> [KUTIPAN BACAAN]:

KH. Ma’ruf Amin: Da’i MUI Harus Menjadi Da’i Mashlahah yang Membawa Perbaikan Umat

KH. Ma’ruf Amin: Da’i MUI Harus Menjadi Da’i Mashlahah yang Membawa Perbaikan Umat

KLIPING.id-Jakarta — Wakil Presiden Republik Indonesia ke-13 sekaligus Ketua Dewan Pertimbangan Majelis Ulama Indonesia (MUI), KH. Ma’ruf Amin, menegaskan bahwa para da’i MUI harus menjadi da’i mashlahah, yakni pendakwah yang membawa perbaikan bagi umat dan bangsa.

> [TUGAS LATIHAN]:
Lanjutkan berita tentang pesan KH. Ma’ruf Amin kepada para da’i MUI, dimulai setelah kalimat terakhir yang ditampilkan. Baris-baris berikut tidak ada hubungannya dengan berita tentang pesan KH. Ma’ruf Amin kepada para da’i MUI.

> [DATA YANG DIBERIKAN]:
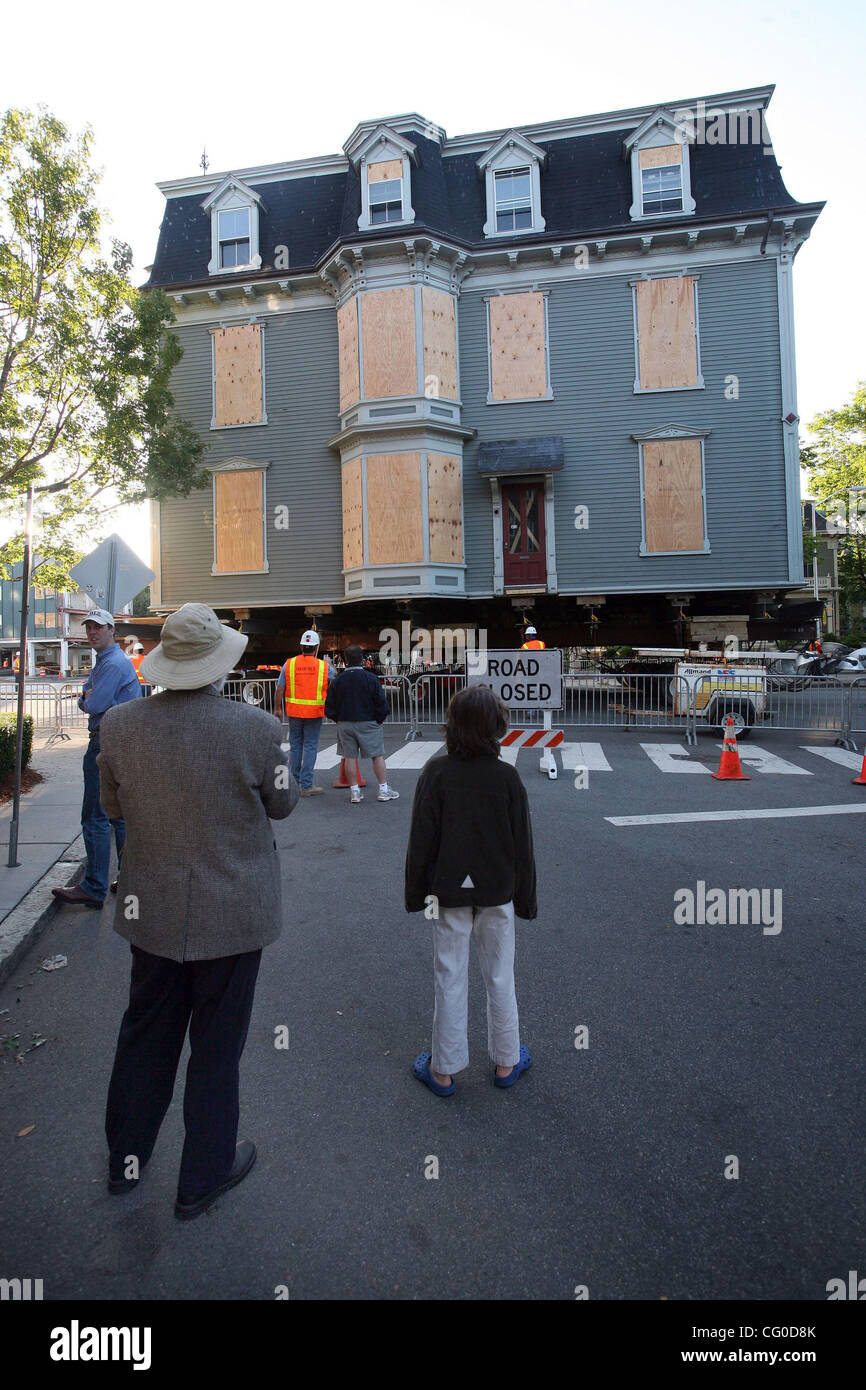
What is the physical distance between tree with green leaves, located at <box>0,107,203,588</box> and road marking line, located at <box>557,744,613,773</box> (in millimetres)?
11241

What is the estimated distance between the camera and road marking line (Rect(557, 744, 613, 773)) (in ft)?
33.9

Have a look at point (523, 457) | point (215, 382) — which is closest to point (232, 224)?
point (215, 382)

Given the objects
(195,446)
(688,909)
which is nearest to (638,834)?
(688,909)

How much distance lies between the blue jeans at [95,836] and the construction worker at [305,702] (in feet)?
10.1

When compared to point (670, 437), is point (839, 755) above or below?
below

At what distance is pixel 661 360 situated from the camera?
671 inches

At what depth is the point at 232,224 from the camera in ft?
61.5

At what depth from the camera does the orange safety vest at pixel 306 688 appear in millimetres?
8297

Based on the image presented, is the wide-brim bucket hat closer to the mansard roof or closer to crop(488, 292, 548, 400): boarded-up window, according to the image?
crop(488, 292, 548, 400): boarded-up window

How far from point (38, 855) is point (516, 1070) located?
4820 millimetres

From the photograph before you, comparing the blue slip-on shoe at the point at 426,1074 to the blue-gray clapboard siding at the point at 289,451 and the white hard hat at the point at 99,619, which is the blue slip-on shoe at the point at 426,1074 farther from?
the blue-gray clapboard siding at the point at 289,451

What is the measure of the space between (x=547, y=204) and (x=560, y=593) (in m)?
9.72

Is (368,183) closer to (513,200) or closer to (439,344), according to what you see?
(513,200)
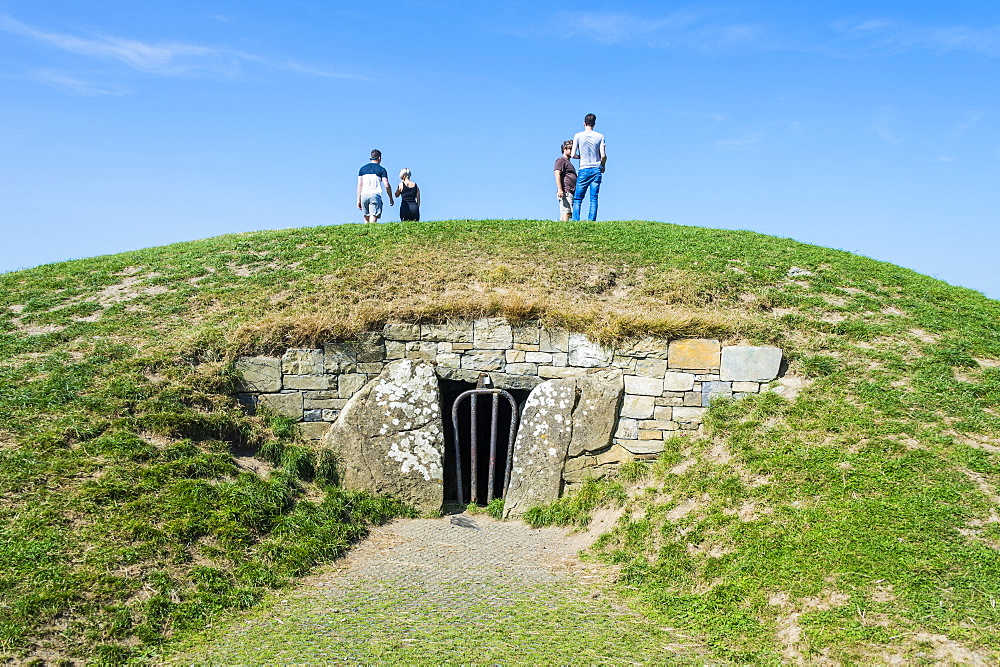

> [JAWABAN LATIHAN]:
Hal tersebut disampaikan dalam sambutan beliau pada kegiatan Pengukuhan Da’i Standardisasi MUI yang berlangsung di Jakarta, Ahad (2/11/2025). Dalam arahannya, KH. Ma’ruf Amin menekankan bahwa seorang da’i sejati adalah al-muṣliḥ — pembawa gerakan iṣlāḥ atau perbaikan yang berkesinambungan (istimrāriyyah).

Da’i Mashlahah: Menghidupkan Gerakan Perbaikan

KH. Ma’ruf Amin menjelaskan bahwa iṣlāḥ (perbaikan) adalah pekerjaan para nabi, yang senantiasa menyeru manusia kepada kebaikan dan mencegah kemungkaran. Karena itu, da’i harus meneruskan misi kenabian tersebut dengan membawa pesan kemaslahatan di tengah umat.

> “Da’i itu al-muṣliḥ, pembawa gerakan perbaikan. Dakwah harus menjadi jalan untuk memperbaiki, bukan memperkeruh keadaan. Pekerjaan ishlah adalah pekerjaan para nabi, dan da’i harus terus melanjutkannya secara berkesinambungan,” ujar KH. Ma’ruf Amin.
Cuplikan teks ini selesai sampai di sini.